Stored data
□ □ □ □ □ □ □

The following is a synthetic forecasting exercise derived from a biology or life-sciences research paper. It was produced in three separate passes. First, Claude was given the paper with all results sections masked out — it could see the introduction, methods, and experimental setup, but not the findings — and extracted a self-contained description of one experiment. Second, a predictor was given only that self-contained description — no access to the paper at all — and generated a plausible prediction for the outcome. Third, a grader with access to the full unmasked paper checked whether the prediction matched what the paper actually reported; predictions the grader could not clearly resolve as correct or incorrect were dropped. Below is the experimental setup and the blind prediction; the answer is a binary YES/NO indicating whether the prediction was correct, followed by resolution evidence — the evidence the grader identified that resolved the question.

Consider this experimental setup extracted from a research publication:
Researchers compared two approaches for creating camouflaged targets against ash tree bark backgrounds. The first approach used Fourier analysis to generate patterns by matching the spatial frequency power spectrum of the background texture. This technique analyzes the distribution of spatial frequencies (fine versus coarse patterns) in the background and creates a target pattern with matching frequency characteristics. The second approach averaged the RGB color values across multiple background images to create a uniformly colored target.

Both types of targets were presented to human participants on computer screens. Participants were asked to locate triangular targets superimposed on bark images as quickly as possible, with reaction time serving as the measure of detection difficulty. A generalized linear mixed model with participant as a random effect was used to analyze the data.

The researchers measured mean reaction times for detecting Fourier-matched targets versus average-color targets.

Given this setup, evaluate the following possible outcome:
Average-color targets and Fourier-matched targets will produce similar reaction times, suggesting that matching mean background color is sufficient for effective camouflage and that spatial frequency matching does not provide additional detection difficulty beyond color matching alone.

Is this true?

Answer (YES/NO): NO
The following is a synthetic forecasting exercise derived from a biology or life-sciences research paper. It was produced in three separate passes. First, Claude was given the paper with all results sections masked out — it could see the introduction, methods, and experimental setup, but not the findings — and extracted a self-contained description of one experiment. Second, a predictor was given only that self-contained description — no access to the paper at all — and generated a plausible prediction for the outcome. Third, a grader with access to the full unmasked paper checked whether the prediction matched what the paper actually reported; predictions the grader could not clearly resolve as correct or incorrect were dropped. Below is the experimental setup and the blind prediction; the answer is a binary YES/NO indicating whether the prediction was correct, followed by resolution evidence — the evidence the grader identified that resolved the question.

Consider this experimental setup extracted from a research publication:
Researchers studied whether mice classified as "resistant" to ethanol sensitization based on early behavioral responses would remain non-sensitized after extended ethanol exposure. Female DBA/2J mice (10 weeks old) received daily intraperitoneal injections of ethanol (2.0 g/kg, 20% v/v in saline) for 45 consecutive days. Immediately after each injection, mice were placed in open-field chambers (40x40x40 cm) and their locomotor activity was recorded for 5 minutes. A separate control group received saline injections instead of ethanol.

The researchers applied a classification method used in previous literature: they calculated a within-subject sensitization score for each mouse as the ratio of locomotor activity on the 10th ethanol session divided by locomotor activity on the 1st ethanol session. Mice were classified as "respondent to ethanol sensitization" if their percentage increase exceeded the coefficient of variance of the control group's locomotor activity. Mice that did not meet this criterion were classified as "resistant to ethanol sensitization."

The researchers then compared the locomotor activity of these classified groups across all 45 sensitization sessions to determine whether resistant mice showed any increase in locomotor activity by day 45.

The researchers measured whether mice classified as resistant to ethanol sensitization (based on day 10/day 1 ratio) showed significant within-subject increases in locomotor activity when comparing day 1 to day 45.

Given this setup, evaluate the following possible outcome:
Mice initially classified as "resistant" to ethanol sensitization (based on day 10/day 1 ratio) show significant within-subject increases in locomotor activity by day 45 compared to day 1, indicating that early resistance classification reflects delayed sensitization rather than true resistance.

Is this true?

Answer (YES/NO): YES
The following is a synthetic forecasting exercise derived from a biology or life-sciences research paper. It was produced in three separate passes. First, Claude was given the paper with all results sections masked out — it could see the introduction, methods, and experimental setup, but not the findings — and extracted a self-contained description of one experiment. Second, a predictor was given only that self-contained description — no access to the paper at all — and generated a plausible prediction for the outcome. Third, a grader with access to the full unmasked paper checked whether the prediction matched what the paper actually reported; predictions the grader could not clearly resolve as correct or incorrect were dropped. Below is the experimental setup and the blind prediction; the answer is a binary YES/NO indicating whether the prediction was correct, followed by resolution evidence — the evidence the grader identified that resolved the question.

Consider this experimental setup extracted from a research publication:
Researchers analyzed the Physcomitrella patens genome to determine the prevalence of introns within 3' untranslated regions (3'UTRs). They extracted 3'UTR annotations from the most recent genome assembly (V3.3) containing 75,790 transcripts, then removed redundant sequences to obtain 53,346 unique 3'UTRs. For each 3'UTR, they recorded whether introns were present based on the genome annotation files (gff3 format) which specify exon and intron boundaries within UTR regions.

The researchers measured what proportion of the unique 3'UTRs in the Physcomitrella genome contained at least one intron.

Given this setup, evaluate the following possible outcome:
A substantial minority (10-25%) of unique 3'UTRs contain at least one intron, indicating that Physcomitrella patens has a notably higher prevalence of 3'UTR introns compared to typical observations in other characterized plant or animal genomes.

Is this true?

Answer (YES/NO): YES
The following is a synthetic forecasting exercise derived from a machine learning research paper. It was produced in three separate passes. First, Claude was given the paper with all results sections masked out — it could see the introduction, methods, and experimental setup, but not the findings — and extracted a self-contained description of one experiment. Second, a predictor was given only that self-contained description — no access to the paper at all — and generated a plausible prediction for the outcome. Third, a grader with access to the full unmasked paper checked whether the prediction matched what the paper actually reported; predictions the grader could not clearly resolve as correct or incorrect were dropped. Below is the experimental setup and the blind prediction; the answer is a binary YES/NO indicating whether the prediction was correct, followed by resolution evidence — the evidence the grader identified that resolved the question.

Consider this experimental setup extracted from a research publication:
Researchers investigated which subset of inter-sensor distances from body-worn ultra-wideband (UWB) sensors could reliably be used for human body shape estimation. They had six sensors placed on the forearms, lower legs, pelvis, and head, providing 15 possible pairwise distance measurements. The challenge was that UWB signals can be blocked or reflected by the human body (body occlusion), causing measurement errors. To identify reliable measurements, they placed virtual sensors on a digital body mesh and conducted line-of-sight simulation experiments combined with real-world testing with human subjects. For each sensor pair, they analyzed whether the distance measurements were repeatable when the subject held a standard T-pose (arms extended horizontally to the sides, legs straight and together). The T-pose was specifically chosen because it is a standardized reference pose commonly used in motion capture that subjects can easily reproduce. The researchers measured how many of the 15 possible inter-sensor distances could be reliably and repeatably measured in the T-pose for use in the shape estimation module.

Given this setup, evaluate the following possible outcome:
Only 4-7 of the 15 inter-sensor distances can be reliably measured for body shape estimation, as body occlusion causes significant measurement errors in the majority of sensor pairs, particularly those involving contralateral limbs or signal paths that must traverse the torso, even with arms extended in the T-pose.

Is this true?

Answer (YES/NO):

□ □ □ □ □ □ □

In full and word for word, repeat the records.

> **Reply to the task**:
The following is a synthetic forecasting exercise derived from a biology or life-sciences research paper. It was produced in three separate passes. First, Claude was given the paper with all results sections masked out — it could see the introduction, methods, and experimental setup, but not the findings — and extracted a self-contained description of one experiment. Second, a predictor was given only that self-contained description — no access to the paper at all — and generated a plausible prediction for the outcome. Third, a grader with access to the full unmasked paper checked whether the prediction matched what the paper actually reported; predictions the grader could not clearly resolve as correct or incorrect were dropped. Below is the experimental setup and the blind prediction; the answer is a binary YES/NO indicating whether the prediction was correct, followed by resolution evidence — the evidence the grader identified that resolved the question.

Consider this experimental setup extracted from a research publication:
Researchers compared two approaches for creating camouflaged targets against ash tree bark backgrounds. The first approach used Fourier analysis to generate patterns by matching the spatial frequency power spectrum of the background texture. This technique analyzes the distribution of spatial frequencies (fine versus coarse patterns) in the background and creates a target pattern with matching frequency characteristics. The second approach averaged the RGB color values across multiple background images to create a uniformly colored target.

Both types of targets were presented to human participants on computer screens. Participants were asked to locate triangular targets superimposed on bark images as quickly as possible, with reaction time serving as the measure of detection difficulty. A generalized linear mixed model with participant as a random effect was used to analyze the data.

The researchers measured mean reaction times for detecting Fourier-matched targets versus average-color targets.

Given this setup, evaluate the following possible outcome:
Average-color targets and Fourier-matched targets will produce similar reaction times, suggesting that matching mean background color is sufficient for effective camouflage and that spatial frequency matching does not provide additional detection difficulty beyond color matching alone.

Is this true?

Answer (YES/NO): NO
The following is a synthetic forecasting exercise derived from a biology or life-sciences research paper. It was produced in three separate passes. First, Claude was given the paper with all results sections masked out — it could see the introduction, methods, and experimental setup, but not the findings — and extracted a self-contained description of one experiment. Second, a predictor was given only that self-contained description — no access to the paper at all — and generated a plausible prediction for the outcome. Third, a grader with access to the full unmasked paper checked whether the prediction matched what the paper actually reported; predictions the grader could not clearly resolve as correct or incorrect were dropped. Below is the experimental setup and the blind prediction; the answer is a binary YES/NO indicating whether the prediction was correct, followed by resolution evidence — the evidence the grader identified that resolved the question.

Consider this experimental setup extracted from a research publication:
Researchers studied whether mice classified as "resistant" to ethanol sensitization based on early behavioral responses would remain non-sensitized after extended ethanol exposure. Female DBA/2J mice (10 weeks old) received daily intraperitoneal injections of ethanol (2.0 g/kg, 20% v/v in saline) for 45 consecutive days. Immediately after each injection, mice were placed in open-field chambers (40x40x40 cm) and their locomotor activity was recorded for 5 minutes. A separate control group received saline injections instead of ethanol.

The researchers applied a classification method used in previous literature: they calculated a within-subject sensitization score for each mouse as the ratio of locomotor activity on the 10th ethanol session divided by locomotor activity on the 1st ethanol session. Mice were classified as "respondent to ethanol sensitization" if their percentage increase exceeded the coefficient of variance of the control group's locomotor activity. Mice that did not meet this criterion were classified as "resistant to ethanol sensitization."

The researchers then compared the locomotor activity of these classified groups across all 45 sensitization sessions to determine whether resistant mice showed any increase in locomotor activity by day 45.

The researchers measured whether mice classified as resistant to ethanol sensitization (based on day 10/day 1 ratio) showed significant within-subject increases in locomotor activity when comparing day 1 to day 45.

Given this setup, evaluate the following possible outcome:
Mice initially classified as "resistant" to ethanol sensitization (based on day 10/day 1 ratio) show significant within-subject increases in locomotor activity by day 45 compared to day 1, indicating that early resistance classification reflects delayed sensitization rather than true resistance.

Is this true?

Answer (YES/NO): YES
The following is a synthetic forecasting exercise derived from a biology or life-sciences research paper. It was produced in three separate passes. First, Claude was given the paper with all results sections masked out — it could see the introduction, methods, and experimental setup, but not the findings — and extracted a self-contained description of one experiment. Second, a predictor was given only that self-contained description — no access to the paper at all — and generated a plausible prediction for the outcome. Third, a grader with access to the full unmasked paper checked whether the prediction matched what the paper actually reported; predictions the grader could not clearly resolve as correct or incorrect were dropped. Below is the experimental setup and the blind prediction; the answer is a binary YES/NO indicating whether the prediction was correct, followed by resolution evidence — the evidence the grader identified that resolved the question.

Consider this experimental setup extracted from a research publication:
Researchers analyzed the Physcomitrella patens genome to determine the prevalence of introns within 3' untranslated regions (3'UTRs). They extracted 3'UTR annotations from the most recent genome assembly (V3.3) containing 75,790 transcripts, then removed redundant sequences to obtain 53,346 unique 3'UTRs. For each 3'UTR, they recorded whether introns were present based on the genome annotation files (gff3 format) which specify exon and intron boundaries within UTR regions.

The researchers measured what proportion of the unique 3'UTRs in the Physcomitrella genome contained at least one intron.

Given this setup, evaluate the following possible outcome:
A substantial minority (10-25%) of unique 3'UTRs contain at least one intron, indicating that Physcomitrella patens has a notably higher prevalence of 3'UTR introns compared to typical observations in other characterized plant or animal genomes.

Is this true?

Answer (YES/NO): YES
The following is a synthetic forecasting exercise derived from a machine learning research paper. It was produced in three separate passes. First, Claude was given the paper with all results sections masked out — it could see the introduction, methods, and experimental setup, but not the findings — and extracted a self-contained description of one experiment. Second, a predictor was given only that self-contained description — no access to the paper at all — and generated a plausible prediction for the outcome. Third, a grader with access to the full unmasked paper checked whether the prediction matched what the paper actually reported; predictions the grader could not clearly resolve as correct or incorrect were dropped. Below is the experimental setup and the blind prediction; the answer is a binary YES/NO indicating whether the prediction was correct, followed by resolution evidence — the evidence the grader identified that resolved the question.

Consider this experimental setup extracted from a research publication:
Researchers investigated which subset of inter-sensor distances from body-worn ultra-wideband (UWB) sensors could reliably be used for human body shape estimation. They had six sensors placed on the forearms, lower legs, pelvis, and head, providing 15 possible pairwise distance measurements. The challenge was that UWB signals can be blocked or reflected by the human body (body occlusion), causing measurement errors. To identify reliable measurements, they placed virtual sensors on a digital body mesh and conducted line-of-sight simulation experiments combined with real-world testing with human subjects. For each sensor pair, they analyzed whether the distance measurements were repeatable when the subject held a standard T-pose (arms extended horizontally to the sides, legs straight and together). The T-pose was specifically chosen because it is a standardized reference pose commonly used in motion capture that subjects can easily reproduce. The researchers measured how many of the 15 possible inter-sensor distances could be reliably and repeatably measured in the T-pose for use in the shape estimation module.

Given this setup, evaluate the following possible outcome:
Only 4-7 of the 15 inter-sensor distances can be reliably measured for body shape estimation, as body occlusion causes significant measurement errors in the majority of sensor pairs, particularly those involving contralateral limbs or signal paths that must traverse the torso, even with arms extended in the T-pose.

Is this true?

Answer (YES/NO):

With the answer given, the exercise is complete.